So... a FIRE economy... Yup, NZ has it. If you are in the money business, or the housing business, you are likely part of the problem, and a piece of the puzzle that is going to screw us all over because it won't make anything better. I was astounded that all this knowledge and evidence is freely available, and the consequences of it are easy to see - short term gains for the few, by bringing about long-term losses for the many.
Then it struck me... it's a pattern we have all seen before - the environment... tear down a forest to make stuff now, utterly ruining the planet's ability to make air for everyone to breathe later. Use the waterways to dump/transport waste now, so that there's nothing drinkable later, and it just goes on... it all comes back to the few, ravaging the resources of the many, to increase their own power, wealth and standing in some arbitrary hierarchy of stuffed-shirt ponces.
To be blunt, there's so much in this book that I am overwhelmed trying to find a way to fit it into a small review... because if I were to say all I want to say, it would be almost as long as the book itself, and at 350 printed pages, that's a LOT of screen-space! (Imagine hitting the "page down" button over 1200 times, as a rough indication.) So, instead I will try to give you the10-word summary: "It's all about greed, and selfishness. Do something different, please!"
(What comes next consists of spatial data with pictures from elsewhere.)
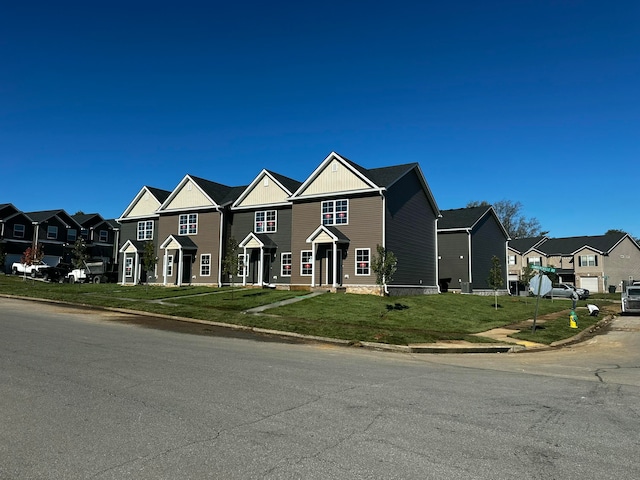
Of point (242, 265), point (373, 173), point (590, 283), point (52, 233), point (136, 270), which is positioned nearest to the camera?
point (242, 265)

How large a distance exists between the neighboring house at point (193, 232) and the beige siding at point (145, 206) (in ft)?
9.94

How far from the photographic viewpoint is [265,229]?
37344 mm

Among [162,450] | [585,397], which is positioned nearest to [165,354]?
[162,450]

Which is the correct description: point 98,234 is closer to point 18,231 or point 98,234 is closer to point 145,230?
point 18,231

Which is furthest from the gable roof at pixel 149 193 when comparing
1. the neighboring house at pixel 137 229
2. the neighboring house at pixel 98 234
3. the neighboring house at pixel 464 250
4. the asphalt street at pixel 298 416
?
the asphalt street at pixel 298 416

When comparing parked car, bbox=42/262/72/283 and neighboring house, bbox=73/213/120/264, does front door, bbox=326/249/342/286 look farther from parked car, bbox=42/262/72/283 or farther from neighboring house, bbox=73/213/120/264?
neighboring house, bbox=73/213/120/264

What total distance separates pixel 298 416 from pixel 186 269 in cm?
3574

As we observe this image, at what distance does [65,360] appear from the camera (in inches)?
382

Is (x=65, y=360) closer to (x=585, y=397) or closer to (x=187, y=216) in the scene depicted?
(x=585, y=397)

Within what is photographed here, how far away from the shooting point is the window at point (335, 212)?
32.8 m

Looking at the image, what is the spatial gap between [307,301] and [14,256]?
47.8 meters

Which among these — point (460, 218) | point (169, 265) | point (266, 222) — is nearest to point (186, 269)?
point (169, 265)

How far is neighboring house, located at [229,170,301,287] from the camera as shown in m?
35.9

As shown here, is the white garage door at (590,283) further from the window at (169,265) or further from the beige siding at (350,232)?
the window at (169,265)
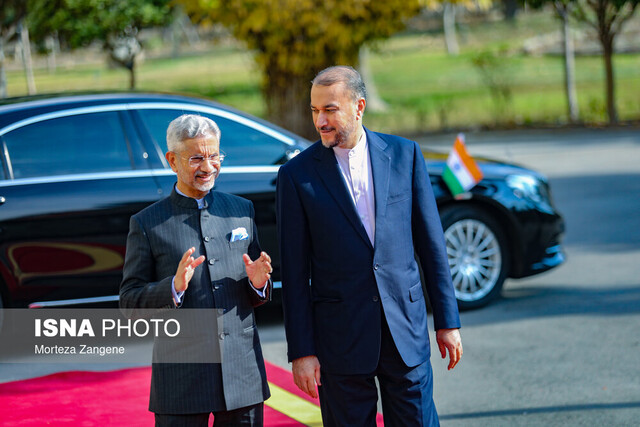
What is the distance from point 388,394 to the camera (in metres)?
3.60

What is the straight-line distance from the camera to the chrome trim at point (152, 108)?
6.46m

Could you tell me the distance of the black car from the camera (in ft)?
20.8

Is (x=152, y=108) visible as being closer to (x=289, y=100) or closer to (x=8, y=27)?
(x=289, y=100)

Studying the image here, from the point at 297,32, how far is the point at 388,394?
12862 mm

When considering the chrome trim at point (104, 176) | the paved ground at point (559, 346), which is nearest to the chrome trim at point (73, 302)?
the paved ground at point (559, 346)

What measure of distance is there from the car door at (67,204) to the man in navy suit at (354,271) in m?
3.11

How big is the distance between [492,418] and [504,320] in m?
2.06

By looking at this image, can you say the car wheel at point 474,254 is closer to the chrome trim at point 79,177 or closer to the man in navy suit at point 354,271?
the chrome trim at point 79,177

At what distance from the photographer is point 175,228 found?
3.46m

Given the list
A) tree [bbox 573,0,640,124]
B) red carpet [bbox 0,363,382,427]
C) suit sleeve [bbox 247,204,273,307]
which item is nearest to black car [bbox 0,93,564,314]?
red carpet [bbox 0,363,382,427]

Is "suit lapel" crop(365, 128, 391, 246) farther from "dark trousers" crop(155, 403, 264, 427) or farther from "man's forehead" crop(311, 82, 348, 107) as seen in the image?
"dark trousers" crop(155, 403, 264, 427)

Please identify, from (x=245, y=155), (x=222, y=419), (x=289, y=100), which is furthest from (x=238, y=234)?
(x=289, y=100)

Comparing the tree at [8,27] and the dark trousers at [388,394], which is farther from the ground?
the tree at [8,27]

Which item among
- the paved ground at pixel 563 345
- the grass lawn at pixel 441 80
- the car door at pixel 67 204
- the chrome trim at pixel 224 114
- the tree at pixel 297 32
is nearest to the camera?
the paved ground at pixel 563 345
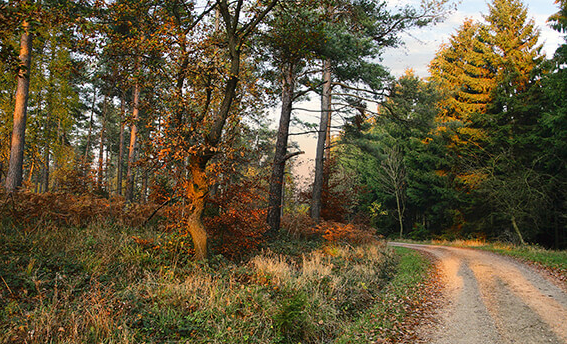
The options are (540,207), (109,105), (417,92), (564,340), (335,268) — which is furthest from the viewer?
(109,105)

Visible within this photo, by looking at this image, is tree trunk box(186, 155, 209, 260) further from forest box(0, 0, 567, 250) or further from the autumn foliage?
the autumn foliage

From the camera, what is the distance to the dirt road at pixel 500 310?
4906 mm

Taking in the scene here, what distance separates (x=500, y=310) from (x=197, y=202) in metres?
6.43

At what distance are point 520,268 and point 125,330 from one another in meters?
11.8

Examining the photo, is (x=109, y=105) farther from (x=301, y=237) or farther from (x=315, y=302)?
(x=315, y=302)

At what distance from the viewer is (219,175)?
757 centimetres

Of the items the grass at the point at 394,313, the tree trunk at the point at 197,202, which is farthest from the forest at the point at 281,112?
the grass at the point at 394,313

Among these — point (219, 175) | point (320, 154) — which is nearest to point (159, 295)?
point (219, 175)

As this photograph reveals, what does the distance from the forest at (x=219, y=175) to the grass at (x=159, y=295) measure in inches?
1.4

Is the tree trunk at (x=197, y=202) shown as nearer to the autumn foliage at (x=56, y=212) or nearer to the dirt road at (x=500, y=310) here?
the autumn foliage at (x=56, y=212)

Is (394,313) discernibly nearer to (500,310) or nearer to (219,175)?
(500,310)

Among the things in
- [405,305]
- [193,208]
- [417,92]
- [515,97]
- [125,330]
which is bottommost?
[405,305]

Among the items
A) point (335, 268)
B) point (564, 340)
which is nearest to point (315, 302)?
point (335, 268)

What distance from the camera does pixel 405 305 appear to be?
6.46 m
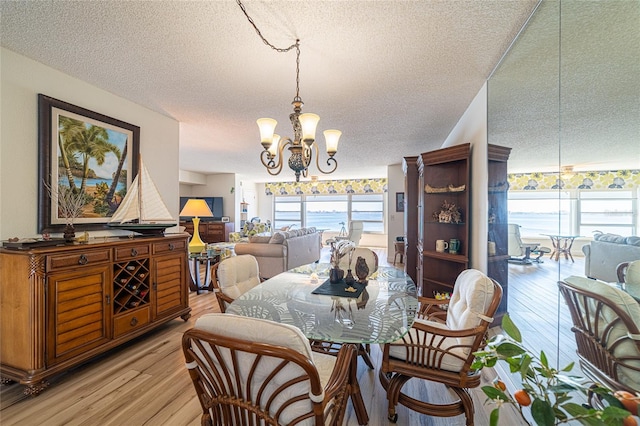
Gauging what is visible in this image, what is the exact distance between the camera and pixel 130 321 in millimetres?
2350

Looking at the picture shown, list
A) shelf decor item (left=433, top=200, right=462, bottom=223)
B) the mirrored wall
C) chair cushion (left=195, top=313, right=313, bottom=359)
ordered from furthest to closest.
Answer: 1. shelf decor item (left=433, top=200, right=462, bottom=223)
2. the mirrored wall
3. chair cushion (left=195, top=313, right=313, bottom=359)

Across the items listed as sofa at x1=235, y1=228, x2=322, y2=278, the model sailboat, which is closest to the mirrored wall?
the model sailboat

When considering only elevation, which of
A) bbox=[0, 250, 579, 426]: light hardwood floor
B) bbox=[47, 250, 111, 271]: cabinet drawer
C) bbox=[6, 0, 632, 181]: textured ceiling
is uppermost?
bbox=[6, 0, 632, 181]: textured ceiling

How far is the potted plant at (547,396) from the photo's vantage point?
1.84ft

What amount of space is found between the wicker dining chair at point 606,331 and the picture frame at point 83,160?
142 inches

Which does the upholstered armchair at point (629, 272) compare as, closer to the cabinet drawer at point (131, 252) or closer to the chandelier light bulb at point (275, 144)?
the chandelier light bulb at point (275, 144)

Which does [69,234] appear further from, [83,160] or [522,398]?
[522,398]

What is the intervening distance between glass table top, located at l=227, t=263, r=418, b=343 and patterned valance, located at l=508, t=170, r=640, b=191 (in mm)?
1027

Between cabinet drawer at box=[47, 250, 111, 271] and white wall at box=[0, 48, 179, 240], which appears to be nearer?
→ cabinet drawer at box=[47, 250, 111, 271]

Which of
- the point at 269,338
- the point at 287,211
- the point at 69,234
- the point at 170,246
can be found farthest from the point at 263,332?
the point at 287,211

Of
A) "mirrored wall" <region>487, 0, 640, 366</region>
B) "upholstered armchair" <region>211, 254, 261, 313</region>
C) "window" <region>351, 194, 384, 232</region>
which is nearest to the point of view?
"mirrored wall" <region>487, 0, 640, 366</region>

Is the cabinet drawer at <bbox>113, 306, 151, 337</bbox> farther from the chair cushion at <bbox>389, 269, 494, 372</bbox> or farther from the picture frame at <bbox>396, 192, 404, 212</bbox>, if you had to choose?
the picture frame at <bbox>396, 192, 404, 212</bbox>

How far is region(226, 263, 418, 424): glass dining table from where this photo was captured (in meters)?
1.32


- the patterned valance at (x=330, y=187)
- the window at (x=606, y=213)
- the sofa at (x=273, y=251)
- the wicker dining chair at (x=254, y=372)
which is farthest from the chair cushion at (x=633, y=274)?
the patterned valance at (x=330, y=187)
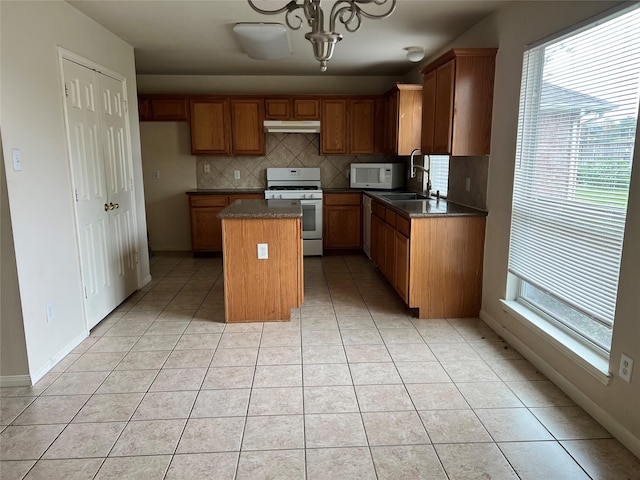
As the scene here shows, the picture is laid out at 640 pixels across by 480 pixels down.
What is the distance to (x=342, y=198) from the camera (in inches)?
226

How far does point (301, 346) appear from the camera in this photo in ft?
10.0

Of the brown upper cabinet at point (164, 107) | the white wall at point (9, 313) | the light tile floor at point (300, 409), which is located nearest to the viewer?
the light tile floor at point (300, 409)

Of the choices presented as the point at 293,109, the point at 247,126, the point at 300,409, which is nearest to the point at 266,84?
the point at 293,109

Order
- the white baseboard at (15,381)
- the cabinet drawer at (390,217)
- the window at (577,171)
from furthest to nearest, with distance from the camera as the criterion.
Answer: the cabinet drawer at (390,217) < the white baseboard at (15,381) < the window at (577,171)

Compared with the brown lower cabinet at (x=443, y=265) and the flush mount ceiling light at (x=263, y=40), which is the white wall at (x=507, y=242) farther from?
the flush mount ceiling light at (x=263, y=40)

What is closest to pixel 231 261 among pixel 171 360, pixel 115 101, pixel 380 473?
pixel 171 360

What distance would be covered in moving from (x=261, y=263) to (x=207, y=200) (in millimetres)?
2549

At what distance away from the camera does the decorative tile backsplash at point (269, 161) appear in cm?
601

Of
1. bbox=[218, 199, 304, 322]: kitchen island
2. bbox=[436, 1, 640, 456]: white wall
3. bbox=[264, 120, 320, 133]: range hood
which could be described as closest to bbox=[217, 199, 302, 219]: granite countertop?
bbox=[218, 199, 304, 322]: kitchen island

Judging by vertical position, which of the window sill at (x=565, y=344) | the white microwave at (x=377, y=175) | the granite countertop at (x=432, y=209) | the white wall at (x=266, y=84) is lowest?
the window sill at (x=565, y=344)

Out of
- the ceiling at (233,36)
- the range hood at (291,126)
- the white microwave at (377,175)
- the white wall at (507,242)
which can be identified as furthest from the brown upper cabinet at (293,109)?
the white wall at (507,242)

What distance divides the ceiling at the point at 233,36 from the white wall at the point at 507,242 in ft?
0.84

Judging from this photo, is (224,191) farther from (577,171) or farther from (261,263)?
(577,171)

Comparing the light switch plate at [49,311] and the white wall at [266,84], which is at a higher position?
the white wall at [266,84]
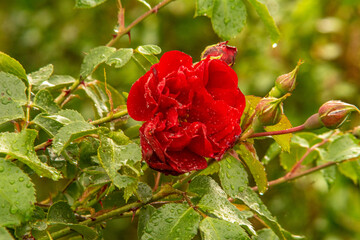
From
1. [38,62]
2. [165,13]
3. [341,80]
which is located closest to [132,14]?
[165,13]

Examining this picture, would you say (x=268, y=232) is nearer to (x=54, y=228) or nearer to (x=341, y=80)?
(x=54, y=228)

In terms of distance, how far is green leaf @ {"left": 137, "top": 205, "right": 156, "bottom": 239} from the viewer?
0.66 meters

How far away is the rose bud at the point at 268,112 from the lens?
59cm

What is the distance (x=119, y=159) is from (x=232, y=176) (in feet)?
0.49

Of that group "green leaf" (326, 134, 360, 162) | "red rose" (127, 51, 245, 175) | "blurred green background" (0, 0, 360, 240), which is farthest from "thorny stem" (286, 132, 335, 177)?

Overall, this is a dire book, but one everyone should be aware of, if not actually read. Insightful, detailed, horrifying in its depth, this is another book by an author who already has some serious titles under her belt and should be taken deadly seriously. Not for the faint of heart, it is likely to be read by only a tiny fraction of those who need to know the message, and even more likely to be ignored by those who should be doing something about changing their ways. After all, while it may be in the best interests of the society as a whole, it will certainly not benefit the small number of fat-cats who are busy lining their wallets with the future economic safety of the country as a whole.